▶ Your task:
Copy exactly the run of lines that begins at the line with "From the choices" and ends at the final line of the entries.

▶ Provided data:
....
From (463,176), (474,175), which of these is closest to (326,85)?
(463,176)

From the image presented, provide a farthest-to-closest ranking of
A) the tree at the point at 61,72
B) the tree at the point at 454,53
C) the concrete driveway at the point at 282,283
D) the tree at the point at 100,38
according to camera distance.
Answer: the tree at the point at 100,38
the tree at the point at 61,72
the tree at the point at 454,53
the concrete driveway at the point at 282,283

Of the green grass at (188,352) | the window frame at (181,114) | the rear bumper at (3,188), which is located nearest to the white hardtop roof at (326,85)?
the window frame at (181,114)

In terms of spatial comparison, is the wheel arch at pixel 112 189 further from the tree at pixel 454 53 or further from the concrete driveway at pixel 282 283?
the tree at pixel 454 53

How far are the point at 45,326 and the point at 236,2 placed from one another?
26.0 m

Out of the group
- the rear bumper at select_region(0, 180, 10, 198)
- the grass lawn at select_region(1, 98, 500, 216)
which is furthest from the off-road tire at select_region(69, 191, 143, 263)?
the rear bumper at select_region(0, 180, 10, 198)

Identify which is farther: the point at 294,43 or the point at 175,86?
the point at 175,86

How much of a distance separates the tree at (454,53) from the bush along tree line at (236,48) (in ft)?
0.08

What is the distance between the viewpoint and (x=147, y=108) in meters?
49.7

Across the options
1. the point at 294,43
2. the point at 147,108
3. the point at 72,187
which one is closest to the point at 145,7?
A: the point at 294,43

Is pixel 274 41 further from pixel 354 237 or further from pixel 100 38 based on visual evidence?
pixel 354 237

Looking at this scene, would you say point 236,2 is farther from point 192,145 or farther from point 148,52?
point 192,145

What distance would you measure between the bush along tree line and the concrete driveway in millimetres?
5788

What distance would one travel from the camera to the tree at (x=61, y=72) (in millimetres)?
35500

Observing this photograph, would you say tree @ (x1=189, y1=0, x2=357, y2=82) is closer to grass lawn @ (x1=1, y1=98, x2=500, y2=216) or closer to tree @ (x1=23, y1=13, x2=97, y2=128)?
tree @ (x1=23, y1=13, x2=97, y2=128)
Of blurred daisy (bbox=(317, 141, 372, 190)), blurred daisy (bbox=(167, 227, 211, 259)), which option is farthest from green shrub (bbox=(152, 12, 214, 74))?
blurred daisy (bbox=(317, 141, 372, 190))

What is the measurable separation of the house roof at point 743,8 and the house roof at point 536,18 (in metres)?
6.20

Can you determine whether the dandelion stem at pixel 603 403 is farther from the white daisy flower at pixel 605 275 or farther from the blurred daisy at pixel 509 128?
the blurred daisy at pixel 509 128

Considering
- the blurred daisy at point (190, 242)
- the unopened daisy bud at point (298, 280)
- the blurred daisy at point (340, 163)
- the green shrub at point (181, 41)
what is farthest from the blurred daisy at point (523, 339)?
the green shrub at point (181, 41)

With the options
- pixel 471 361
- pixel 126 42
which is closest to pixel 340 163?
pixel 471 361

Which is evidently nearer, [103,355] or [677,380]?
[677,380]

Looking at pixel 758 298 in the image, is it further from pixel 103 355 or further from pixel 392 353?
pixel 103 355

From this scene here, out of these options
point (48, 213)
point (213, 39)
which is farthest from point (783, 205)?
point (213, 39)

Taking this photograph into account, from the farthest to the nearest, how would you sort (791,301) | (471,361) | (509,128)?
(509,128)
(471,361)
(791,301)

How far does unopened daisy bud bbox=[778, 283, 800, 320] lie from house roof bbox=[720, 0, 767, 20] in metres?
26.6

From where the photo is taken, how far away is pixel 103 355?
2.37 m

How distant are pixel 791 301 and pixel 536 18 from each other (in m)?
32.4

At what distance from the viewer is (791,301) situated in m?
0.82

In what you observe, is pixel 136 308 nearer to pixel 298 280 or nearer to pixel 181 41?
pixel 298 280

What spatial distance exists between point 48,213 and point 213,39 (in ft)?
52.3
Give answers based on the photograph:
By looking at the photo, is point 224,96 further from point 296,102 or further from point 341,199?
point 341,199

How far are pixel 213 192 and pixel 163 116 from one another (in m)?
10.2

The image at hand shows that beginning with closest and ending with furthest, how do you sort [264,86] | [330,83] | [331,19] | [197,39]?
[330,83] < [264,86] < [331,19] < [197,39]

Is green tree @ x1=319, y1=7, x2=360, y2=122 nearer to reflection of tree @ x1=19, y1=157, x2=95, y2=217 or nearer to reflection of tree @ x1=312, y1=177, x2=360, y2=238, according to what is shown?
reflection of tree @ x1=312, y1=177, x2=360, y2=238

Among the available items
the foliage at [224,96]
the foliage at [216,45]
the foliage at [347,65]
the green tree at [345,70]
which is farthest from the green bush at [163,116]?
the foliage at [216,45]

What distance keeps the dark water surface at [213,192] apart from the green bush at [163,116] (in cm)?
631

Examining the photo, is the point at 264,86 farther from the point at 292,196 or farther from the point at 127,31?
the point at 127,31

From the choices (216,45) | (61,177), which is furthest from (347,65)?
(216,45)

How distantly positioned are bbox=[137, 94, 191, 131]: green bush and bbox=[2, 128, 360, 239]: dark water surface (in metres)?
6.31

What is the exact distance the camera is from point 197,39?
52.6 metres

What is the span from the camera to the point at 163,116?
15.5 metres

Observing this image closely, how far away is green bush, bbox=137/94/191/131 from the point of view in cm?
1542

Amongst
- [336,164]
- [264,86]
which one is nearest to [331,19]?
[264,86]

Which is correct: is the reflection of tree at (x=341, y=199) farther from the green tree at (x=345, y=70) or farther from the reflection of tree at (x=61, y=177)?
....
▶ Exercise result:
From the choices (216,45) | (61,177), which is furthest from (347,65)?
(216,45)

How distantly positioned are bbox=[137, 94, 191, 131]: green bush and bbox=[2, 128, 360, 239]: dark water surface (in metres)?
6.31

What is the exact distance the camera is from point 197,39?
52.6 metres

What is the span from the camera to the point at 163,116?
15.5 metres

Observing this image closely, how far away is green bush, bbox=137/94/191/131 from the point of view in cm?
1542

Amongst
- [336,164]
- [264,86]
which one is nearest to [331,19]?
[264,86]

Which is correct: is the reflection of tree at (x=341, y=199) farther from the green tree at (x=345, y=70) or farther from the reflection of tree at (x=61, y=177)?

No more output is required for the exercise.